David held up a hand and turned away, head bowed in worry. My good mood vanished. A sharp cadence of hard-soled shoes in the outer hallway brought our attentions up, and I puffed in relief when Glenn's powerfully built frame came through the door, his thick hand holding the heavy metal easy and his dark skin and pink fingernails standing out against the stark whiteness of the chipped paint. He was in his usual coat and tie, the butt of a pistol showing past his jacket. Angling himself, he slipped in almost sideways so he wouldn't have to open the door entirely.
"Rachel," he said as the door swung shut. His gaze lit on David and Kisten, eyebrows settling into a closed cast of FIB officialness. David's confidence had degraded into depression, and Kisten was nervous. I was getting the distinct impression he didn't like it down here.
"Hi, Glenn," I said, conscious of my less-than-professional appearance in sneakers, faded green T-shirt, and dirt-marked jeans. "Thanks for letting me get you out from behind your desk."
"You said it was about the Jane Wolfs. How could I refuse?"
David's jaw tightened. The reaction wasn't missed by Glenn, and his gaze softened, now that he understood why David was here. I could feel Kisten behind me, and I turned to him. "Glenn, this is Kisten Felps," I said, but Kisten had already pushed forward, smiling with his lips closed.
"We've met," Kisten said, grasping Glenn's hand and giving it a firm shake. "Well, in a manner of speaking. You were the one that downed the waitstaff at Piscary's last year."
"Using Rachel's splat gun," Glenn said, suddenly nervous. "I didn't..."
Kisten released his hand and stepped away. "No, you didn't tag me. But I saw you during the wrap-up. Good shooting. Accuracy is hard to find when your life is on the line."
Glenn smiled to show his flat, even teeth. He was the only FIB guy I knew besides his dad who could talk to a vamp without fear and knew to bring breakfast when knocking on a witch's door at noon. "No hard feelings?" Glenn asked.
Shrugging, Kisten turned to the double doors leading to the hallway. "We all do what we have to do. It's only on our days off we get to be ourselves."

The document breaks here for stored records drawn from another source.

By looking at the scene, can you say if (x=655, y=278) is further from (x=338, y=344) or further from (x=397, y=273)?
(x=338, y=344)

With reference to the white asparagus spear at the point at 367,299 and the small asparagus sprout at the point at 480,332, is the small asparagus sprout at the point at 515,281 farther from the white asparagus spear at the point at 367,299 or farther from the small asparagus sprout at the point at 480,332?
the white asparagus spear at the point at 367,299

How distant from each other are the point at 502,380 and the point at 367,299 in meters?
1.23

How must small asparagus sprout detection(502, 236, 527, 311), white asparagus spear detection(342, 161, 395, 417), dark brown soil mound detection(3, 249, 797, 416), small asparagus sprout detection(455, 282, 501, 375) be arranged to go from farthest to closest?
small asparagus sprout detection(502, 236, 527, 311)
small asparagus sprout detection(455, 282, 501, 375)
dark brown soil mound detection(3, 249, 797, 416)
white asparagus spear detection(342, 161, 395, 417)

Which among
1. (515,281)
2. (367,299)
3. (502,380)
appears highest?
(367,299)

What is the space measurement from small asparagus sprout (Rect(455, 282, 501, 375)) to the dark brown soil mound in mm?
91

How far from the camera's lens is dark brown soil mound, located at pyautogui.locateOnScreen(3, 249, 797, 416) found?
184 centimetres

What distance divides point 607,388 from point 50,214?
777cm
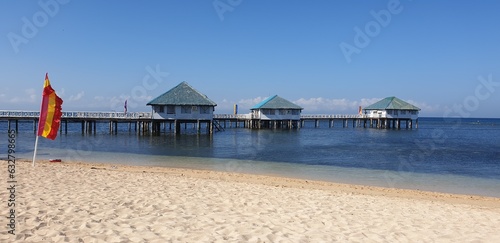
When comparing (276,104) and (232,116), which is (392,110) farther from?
(232,116)

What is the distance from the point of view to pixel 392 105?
58219 millimetres

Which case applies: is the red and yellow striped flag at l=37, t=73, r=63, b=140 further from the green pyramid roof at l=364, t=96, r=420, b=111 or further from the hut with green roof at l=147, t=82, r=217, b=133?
the green pyramid roof at l=364, t=96, r=420, b=111

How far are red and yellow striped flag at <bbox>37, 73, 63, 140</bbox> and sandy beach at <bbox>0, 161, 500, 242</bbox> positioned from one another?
1909 millimetres

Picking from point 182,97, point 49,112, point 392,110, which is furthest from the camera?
point 392,110

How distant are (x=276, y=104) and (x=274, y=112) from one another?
119cm

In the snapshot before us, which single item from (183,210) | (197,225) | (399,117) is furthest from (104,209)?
(399,117)

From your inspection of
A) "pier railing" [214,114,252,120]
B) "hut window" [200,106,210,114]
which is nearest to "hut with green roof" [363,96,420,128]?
"pier railing" [214,114,252,120]

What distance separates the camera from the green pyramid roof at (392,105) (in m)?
58.0

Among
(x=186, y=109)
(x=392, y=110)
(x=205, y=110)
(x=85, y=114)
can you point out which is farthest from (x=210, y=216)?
(x=392, y=110)

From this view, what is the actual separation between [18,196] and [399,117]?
59375 millimetres

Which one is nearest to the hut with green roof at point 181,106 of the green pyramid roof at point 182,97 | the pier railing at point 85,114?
the green pyramid roof at point 182,97

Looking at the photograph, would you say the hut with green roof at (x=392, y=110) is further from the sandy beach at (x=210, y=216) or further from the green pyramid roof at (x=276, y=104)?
the sandy beach at (x=210, y=216)

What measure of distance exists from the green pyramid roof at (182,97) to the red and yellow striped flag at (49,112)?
84.1 ft

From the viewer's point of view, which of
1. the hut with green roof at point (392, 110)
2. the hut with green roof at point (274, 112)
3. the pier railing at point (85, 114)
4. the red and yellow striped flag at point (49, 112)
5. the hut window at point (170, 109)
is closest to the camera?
the red and yellow striped flag at point (49, 112)
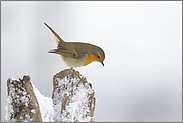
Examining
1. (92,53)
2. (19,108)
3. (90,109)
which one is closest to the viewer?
(19,108)

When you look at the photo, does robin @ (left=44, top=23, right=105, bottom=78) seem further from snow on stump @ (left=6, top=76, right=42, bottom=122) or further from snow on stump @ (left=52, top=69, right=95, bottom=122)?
snow on stump @ (left=6, top=76, right=42, bottom=122)

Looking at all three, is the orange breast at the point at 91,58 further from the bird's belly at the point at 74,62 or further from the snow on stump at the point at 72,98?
the snow on stump at the point at 72,98

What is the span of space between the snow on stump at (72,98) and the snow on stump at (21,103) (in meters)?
0.10

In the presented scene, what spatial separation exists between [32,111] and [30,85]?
90 millimetres

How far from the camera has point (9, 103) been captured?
1.96 ft

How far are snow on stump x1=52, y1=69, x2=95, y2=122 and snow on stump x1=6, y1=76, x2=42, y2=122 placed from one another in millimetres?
100

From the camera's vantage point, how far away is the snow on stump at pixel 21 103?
0.60 m

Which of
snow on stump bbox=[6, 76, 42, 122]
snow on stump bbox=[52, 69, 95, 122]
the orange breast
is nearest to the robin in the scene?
the orange breast

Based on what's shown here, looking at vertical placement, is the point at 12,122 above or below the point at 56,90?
below

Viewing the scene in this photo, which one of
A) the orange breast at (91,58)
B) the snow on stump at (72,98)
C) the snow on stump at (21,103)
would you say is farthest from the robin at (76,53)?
the snow on stump at (21,103)

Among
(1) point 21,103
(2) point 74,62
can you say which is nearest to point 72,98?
(1) point 21,103

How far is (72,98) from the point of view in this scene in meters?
0.71

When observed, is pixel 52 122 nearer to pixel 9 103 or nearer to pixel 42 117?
pixel 42 117

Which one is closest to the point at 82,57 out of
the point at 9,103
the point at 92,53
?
the point at 92,53
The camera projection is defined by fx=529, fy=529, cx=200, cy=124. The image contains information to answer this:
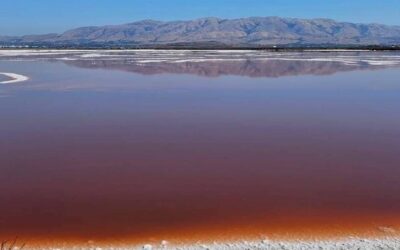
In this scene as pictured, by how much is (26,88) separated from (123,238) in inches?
524

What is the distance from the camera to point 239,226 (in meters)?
5.52

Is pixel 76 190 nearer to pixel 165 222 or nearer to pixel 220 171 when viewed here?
pixel 165 222

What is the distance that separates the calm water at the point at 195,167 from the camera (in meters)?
5.61

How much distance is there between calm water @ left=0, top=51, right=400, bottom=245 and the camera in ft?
18.4

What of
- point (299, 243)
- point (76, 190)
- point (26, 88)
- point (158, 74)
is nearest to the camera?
point (299, 243)

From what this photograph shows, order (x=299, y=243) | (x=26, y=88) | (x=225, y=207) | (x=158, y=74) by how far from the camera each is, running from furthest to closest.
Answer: (x=158, y=74) → (x=26, y=88) → (x=225, y=207) → (x=299, y=243)

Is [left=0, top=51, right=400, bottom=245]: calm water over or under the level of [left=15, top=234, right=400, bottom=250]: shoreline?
under

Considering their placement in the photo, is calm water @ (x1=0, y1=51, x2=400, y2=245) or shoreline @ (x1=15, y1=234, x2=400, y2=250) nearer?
shoreline @ (x1=15, y1=234, x2=400, y2=250)

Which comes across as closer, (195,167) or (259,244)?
(259,244)

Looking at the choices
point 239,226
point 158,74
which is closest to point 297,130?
point 239,226

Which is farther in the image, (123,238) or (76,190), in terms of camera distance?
(76,190)

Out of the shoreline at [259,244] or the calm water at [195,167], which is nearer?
the shoreline at [259,244]

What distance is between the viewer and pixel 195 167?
7664mm

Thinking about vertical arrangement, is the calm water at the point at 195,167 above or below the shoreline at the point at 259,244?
below
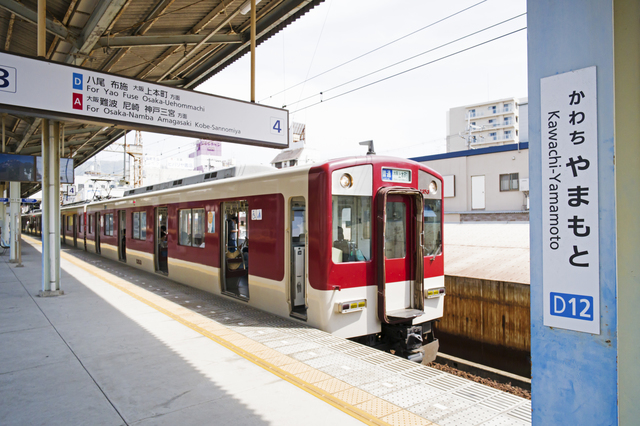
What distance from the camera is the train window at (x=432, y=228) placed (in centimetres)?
635

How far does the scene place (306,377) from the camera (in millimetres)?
4137

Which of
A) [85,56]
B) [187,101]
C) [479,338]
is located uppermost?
[85,56]

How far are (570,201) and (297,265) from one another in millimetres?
4600

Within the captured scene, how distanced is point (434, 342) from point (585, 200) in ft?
15.9

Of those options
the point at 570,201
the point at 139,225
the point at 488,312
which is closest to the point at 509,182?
the point at 488,312

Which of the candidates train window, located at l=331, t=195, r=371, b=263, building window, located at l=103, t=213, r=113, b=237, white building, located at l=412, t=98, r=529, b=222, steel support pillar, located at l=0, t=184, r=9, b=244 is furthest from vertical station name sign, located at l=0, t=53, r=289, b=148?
steel support pillar, located at l=0, t=184, r=9, b=244

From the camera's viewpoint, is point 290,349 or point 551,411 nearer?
point 551,411

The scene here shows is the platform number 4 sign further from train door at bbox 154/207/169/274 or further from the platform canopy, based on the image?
train door at bbox 154/207/169/274

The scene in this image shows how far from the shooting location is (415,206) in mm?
6215

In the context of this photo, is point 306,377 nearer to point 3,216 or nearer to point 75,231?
point 75,231

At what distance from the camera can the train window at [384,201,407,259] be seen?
6.05m

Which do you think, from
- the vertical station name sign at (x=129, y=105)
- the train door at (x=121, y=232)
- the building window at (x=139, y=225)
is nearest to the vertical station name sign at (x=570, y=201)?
the vertical station name sign at (x=129, y=105)

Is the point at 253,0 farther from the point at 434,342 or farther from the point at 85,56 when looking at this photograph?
the point at 434,342

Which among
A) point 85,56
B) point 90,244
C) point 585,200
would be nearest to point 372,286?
point 585,200
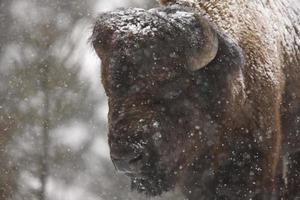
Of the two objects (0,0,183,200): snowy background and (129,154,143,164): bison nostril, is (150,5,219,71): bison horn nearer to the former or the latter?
(129,154,143,164): bison nostril

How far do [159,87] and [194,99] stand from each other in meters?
0.23

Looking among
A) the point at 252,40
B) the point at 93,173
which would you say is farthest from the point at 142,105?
the point at 93,173

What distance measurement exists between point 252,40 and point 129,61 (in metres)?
0.91

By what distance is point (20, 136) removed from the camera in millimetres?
9820

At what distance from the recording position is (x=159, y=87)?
110 inches

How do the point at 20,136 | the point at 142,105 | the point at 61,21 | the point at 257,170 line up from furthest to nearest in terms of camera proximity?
the point at 61,21
the point at 20,136
the point at 257,170
the point at 142,105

You aren't kidding, I thought, wondering what kind of a mess Kisten was going to find himself in if Piscary got out. I wasn't the only one the master vampire had unfinished business with. And while Piscary could hurt Kisten while he was still in prison, I had a feeling that the undead vampire enjoyed drawing out the fear of the unknown. He might forgive Kisten for giving me Egyptian embalming fluid to incapacitate him, seeing the betrayal as the act of an unruly, rebellious child. Maybe. Me, he was just ticked at.
His shoes scuffing, David came forward. "David. David Hue," he said, eyes pinched. "Can we please get this over with? "
Glenn shook his hand, his expressive face turning to a professional detachment I knew he used so he could sleep at night. "Of course, Mr. Hue," he said. The FIB detective glanced at Iceman, and the college kid tossed him the Bite-Me-Betty doll with the key. Catching it, the rims of the upright, meticulous FIB officer's ears darkened in embarrassment.
"Rachel?" Kisten murmured as we all headed that way. "Ah, if you can get a ride home with David, I need to fly on out of here."
I stopped. Glenn turned from holding the door open for me. Through it I could see the comfortable seating arrangement and Iceman's work partner puttering around with a clipboard, peering over his glasses at us. Kisten is afraid of the dead?